# Pellet Storage



## MommyOf4 (Nov 16, 2012)

What is a viable way to keep my pellets dry and have easy access to pour into a pellet stove hopper?  I saw a picture of a wooden box filled with pellets and a metal scooper used to pour the pellets into the hopper.  Is  this a viable solution? 
I'm not trying to make caring for the stove a "husband only" thing (LOL).  I'm a female who only weighs 125 so anything to make my life (and his) easier would be helpful.  

Thanks!


----------



## Cozy Old Coot (Nov 16, 2012)

My son & DIL have a old lane cedar chest that they picked up at a yard sale. They refinished it and placed it in their lliviing room close to their stove, they use a large feed scoop to fill the stove.


----------



## subsailor (Nov 16, 2012)

If you're not worried about looks, a cheap tote from Walmart and a grain scoop work well too.


----------



## MommyOf4 (Nov 16, 2012)

So I'm figuring that I can just put the pellets in any container as long as the pellets stay dry?


----------



## Rick5472 (Nov 16, 2012)

Watch out for the cat though...


----------



## Bank (Nov 16, 2012)

I use a large plastic flower pot that holds about sixty lbs of pellets, it's a light coffee colored plastic and use a plastic scoop. Works perfect and looks decent too.


----------



## djs_net (Nov 16, 2012)

I have a large storage bin that holds about 5 bags of pellets and a scoop near my stove. It's especially nice because loading pellets into the narrow opening of an insert is difficult if you're trying to pour directly from the bag. I keep a utility knife nearby, lay the bag in the bin and slice open the side of the bag. I pull out the bag and leave the pellets in the bin. This method keeps the fines/dust to a minimum and makes it easy for my wife and kids to feed the stove without having to lift 40 lb bags.

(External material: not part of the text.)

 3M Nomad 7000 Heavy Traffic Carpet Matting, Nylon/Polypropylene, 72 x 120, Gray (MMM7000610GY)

I bought the bin for $20 at Walmart, it looks similar to this:







There are plenty of other (nicer) bins available if you want to match the decor of your living room but the cost goes up accordingly.


----------



## smalltown (Nov 16, 2012)

If there is a Tractor Supply store around I use this feed scoup. http://www.tractorsupply.com/3-quart-feed-scoop-assortment-5051501


----------



## silverfox103 (Nov 16, 2012)

djs_net said:


> I have a large storage bin that holds about 5 bags of pellets and a scoop near my stove. It's especially nice because loading pellets into the narrow opening of an insert is difficult if you're trying to pour directly from the bag. I keep a utility knife nearby, lay the bag in the bin and slice open the side of the bag. I pull out the bag and leave the pellets in the bin. This method keeps the fines/dust to a minimum and makes it easy for my wife and kids to feed the stove without having to lift 40 lb bags.
> 
> I bought the bin for $20 at Walmart, it looks similar to this:
> 
> ...


 
Blends right in for the Christmas season!

Tom C.


----------



## bill3rail (Nov 16, 2012)

If you want the cheap and easy method...I like cheap and easy!

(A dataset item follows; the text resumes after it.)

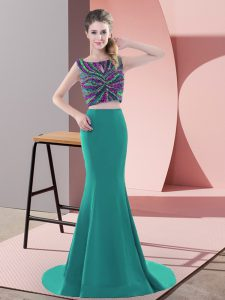 Clearance Backless Pageant Dress Turquoise for Prom and Party with Beading Sweep Train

I went to the bakery dumpster and grabbed a couple empty 5 gallon buckets and keep them near the stove. You will need to clean them of the icing or jelly filler first. They hold about 20 pounds of pellets each. You may also be able to score some lids if you keep returning to the same area.

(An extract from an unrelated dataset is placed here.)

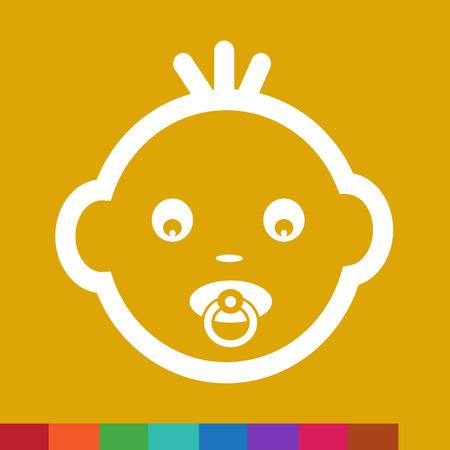 innocent girl: Cute Baby Face Emotion Icon Illustration symbol design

This method also makes it easy to carry from the garage/shed into the house. I hate trying to hold a door open with a 40 pound bag in my hands.

Bill

PS.  The buckets are great for many different things around the house.  Tools, gardening, watering, turtle tank cleaning and holding scraps for a trip to the mulch pile.


----------



## briansol (Nov 16, 2012)

Go to the gym    get stronger. 

scopping takes forever IMO.  so much easier to just pour a bag in.  At least half-bags.


----------



## whlago (Nov 16, 2012)

Where are your pellets stored?  Mine are in the garage and I just open the bag in the garage and pour into a 5 gallon bucket to top off the stove a 3-4 times a day - wake up, leave for work, come home from work, go to bed....no need to top it off that often but i guess it keeps me out of trouble 

Point is you probably only need half of the 5 gallon bucket filled each time.  A little heavy pouring from the bag to the bucket but this can be done without too much strain with a little smarts.


----------



## jgrz0610 (Nov 17, 2012)

I travel during the week and the wife takes over feeding the dog and the stove.  She CAN pick up a 40lb bag of pellets but I choose not to make that a requirement.  I have a plastic tote in the closet that holds about 5 bags and a really big plastic serving bowl.  She scoops and dumps it in the stove, topping off before going to work, after coming home, and before going to bed.  It doesn't matter what you store them in as long as it isn't your swimming pool.  Direct contact with water will ruin them.  Other than that...don't obsess too much, you're just going to light them on fire...


----------



## thedude110 (Nov 17, 2012)

I use an ash bucket/shovel similar to:

http://www.amazon.com/Panacea-15343...TF8&qid=1353158899&sr=8-1&keywords=Ash+bucket

But I'm "warming" to the idea of a larger container.


----------



## LMPS (Nov 17, 2012)

Does anyone screen the pellets before putting them in?  I am also thinking of changing my method, right now I have an open metal bucket next to the stove that holds about one bag, I dump the pullets from the bag in it and either use the grain scoop or pick up the bucket to dump them in the stove.  The fines will drop to the bottom of the bucket but I know from cleaning the hopper I am not getting all the fines. So I was thinking some kind of screening built into the storage container might help.  By the way five years with the stove and still making rookie mistakes.......did not top off last night before bed and slept a little too long this morning....which equals no pellets in the stove this morning and an unhappy wife......and we all know what means.....if Mom is unhappy we all are unhappy


----------



## Utilitrack (Jan 8, 2013)

Has anyone made a custom pellet storage box that would hold 2-3 bags of pellets and cleaning tools? If so could you post your plans? I have basic power tools not a woodworking shop, so the simpler the better. Thanks in advance!


----------



## gfreek (Jan 8, 2013)

TidyCats  cat  litter bucket, with or without lids,  works for me.   After sifting them, I pour into the hopper...


----------



## imacman (Jan 8, 2013)

Found this on eBay 3 yrs ago....holds about 1 1/4 bags of pellets, and use a grain scoop.  It's an old copper washtub....paid $75 for it then, but cheapest I've seen lately is $100++


----------



## DOLLARBILL (Jan 8, 2013)

Mine are stored in the cellar so I just fill a couple 5 gal plastic pals and bring them upstairs as needed cheap but does the trick !


----------



## Harvey Schneider (Jan 8, 2013)

briansol said:


> scopping takes forever IMO. so much easier to just pour a bag in. At least half-bags.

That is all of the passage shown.